— Exercise requirements —
[A] Retype the post on science and religion, starting at "These are folks" and ending at "incompatible with science.".
[B] According to the post on science and religion, who is the Vatican's point man on evolution?
[Reading passage Boundary: Start]
27 February, 2011

Tell Me Again that Science and Religion are Compatible

But before you do, consider this (h/t):
The official Vatican position on evolution tilts towards intelligent design. Its point man on the subject, Cardinal Schönborn, says: "Scientific theories that try to explain away the appearance of design as the result of 'chance and necessity' are not scientific at all, but, as John Paul put it, an abdication of human intelligence." Ouch.
These are folks who have a fundamental, willful, and very large blind spot.  They deliberately twist science to fit their own dogma.  And that is something that's absolutely incompatible with science.


NOMA my skinny white arse.  As Jerry Coyne sez:
So yes, the true biological view of evolution as a materialistic, unguided process is indeed at odds with most religions.  Organizations that promote evolution, such as the National Center for Science Education (NCSE), prefer to avoid this critical point: all they care about is that evolution get taught in the schools, not whether believers wind up accepting the concept of evolution as it’s understood by scientists.  (If all they want is evolution to be taught, that, I suppose is fine. But it’s not fine if they want public understanding of evolution.)
And it's not fine when millions of people are told by their pope that science ain't science.  That twisted, skewed view of what science is matters.  That twisted, skewed view leads people to mistrust and misunderstand science.  It leads them to believe science can be bent to their own wishes, no matter what the evidence is.
[Reading passage Boundary: End]
[Data provided Boundary: Start]
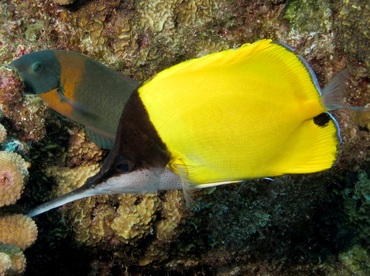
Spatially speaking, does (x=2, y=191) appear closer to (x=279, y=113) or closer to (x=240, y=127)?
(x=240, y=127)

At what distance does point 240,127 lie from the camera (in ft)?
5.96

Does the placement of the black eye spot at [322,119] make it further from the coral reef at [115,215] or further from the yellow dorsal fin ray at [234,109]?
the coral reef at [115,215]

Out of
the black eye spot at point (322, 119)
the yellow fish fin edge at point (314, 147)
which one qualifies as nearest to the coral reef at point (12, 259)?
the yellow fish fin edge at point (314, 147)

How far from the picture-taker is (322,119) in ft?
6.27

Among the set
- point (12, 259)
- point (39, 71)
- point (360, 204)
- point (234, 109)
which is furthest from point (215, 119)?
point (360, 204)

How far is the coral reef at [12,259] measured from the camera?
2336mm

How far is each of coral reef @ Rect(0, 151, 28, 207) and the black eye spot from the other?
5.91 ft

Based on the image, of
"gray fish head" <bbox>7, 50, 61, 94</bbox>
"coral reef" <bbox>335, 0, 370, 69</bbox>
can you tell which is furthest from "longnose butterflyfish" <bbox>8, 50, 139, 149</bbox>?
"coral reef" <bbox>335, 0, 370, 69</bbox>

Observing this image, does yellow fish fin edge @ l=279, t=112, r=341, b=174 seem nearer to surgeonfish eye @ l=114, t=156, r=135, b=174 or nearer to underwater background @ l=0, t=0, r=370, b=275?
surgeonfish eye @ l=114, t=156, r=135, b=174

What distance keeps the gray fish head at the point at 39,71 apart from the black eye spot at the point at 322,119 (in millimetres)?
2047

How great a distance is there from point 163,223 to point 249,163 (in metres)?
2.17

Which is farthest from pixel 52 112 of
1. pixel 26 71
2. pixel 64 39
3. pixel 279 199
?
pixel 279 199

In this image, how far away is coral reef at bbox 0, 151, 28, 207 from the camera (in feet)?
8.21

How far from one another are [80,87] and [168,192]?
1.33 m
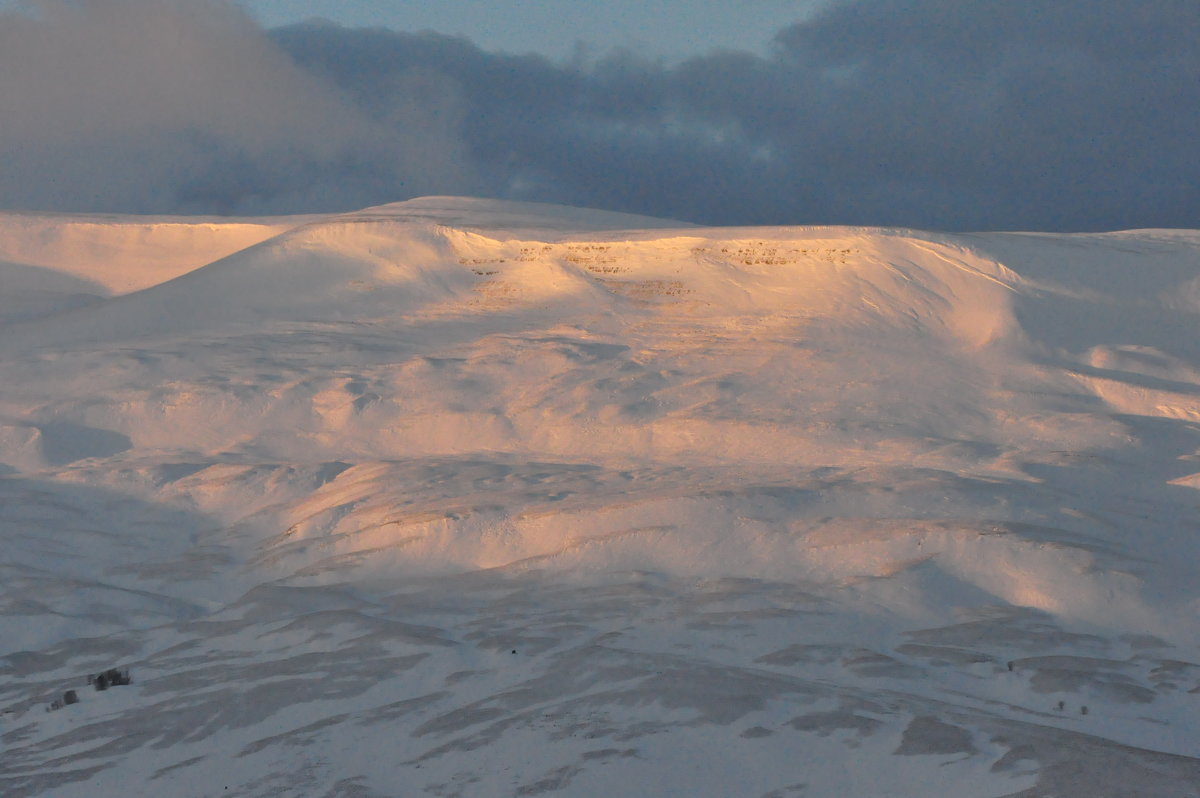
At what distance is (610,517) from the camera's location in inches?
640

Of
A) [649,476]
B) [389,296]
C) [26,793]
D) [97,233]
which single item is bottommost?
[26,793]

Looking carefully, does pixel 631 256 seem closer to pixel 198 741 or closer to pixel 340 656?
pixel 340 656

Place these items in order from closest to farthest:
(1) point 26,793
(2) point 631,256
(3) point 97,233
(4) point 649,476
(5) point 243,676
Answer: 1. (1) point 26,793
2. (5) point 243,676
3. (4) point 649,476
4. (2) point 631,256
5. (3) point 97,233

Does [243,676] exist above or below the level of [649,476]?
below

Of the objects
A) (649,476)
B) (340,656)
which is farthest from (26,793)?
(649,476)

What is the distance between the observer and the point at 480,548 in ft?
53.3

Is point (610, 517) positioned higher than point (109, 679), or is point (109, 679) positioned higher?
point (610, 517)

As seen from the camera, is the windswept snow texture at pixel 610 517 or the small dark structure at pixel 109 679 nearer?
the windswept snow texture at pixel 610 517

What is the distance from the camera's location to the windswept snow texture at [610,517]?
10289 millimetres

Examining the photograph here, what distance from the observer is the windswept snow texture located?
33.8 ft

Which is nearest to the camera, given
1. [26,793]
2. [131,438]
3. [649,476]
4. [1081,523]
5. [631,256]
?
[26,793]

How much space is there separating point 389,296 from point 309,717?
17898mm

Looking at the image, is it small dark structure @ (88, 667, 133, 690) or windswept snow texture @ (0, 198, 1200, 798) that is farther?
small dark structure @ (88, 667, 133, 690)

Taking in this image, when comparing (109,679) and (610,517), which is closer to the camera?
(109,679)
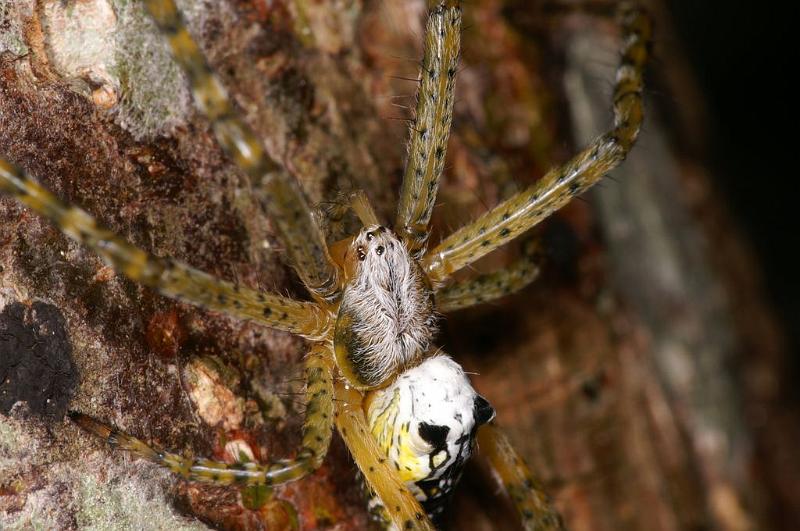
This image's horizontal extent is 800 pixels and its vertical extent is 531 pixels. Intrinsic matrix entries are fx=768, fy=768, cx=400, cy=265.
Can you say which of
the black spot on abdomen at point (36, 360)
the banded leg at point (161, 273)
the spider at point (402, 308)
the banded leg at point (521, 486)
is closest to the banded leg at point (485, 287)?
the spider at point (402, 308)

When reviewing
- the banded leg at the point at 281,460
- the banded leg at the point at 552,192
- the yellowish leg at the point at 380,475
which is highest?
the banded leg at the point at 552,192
[Data provided Boundary: End]
— Expected responses —
[A]
These are folks who have a fundamental, willful, and very large blind spot.  They deliberately twist science to fit their own dogma.  And that is something that's absolutely incompatible with science.

[B] Cardinal Schönborn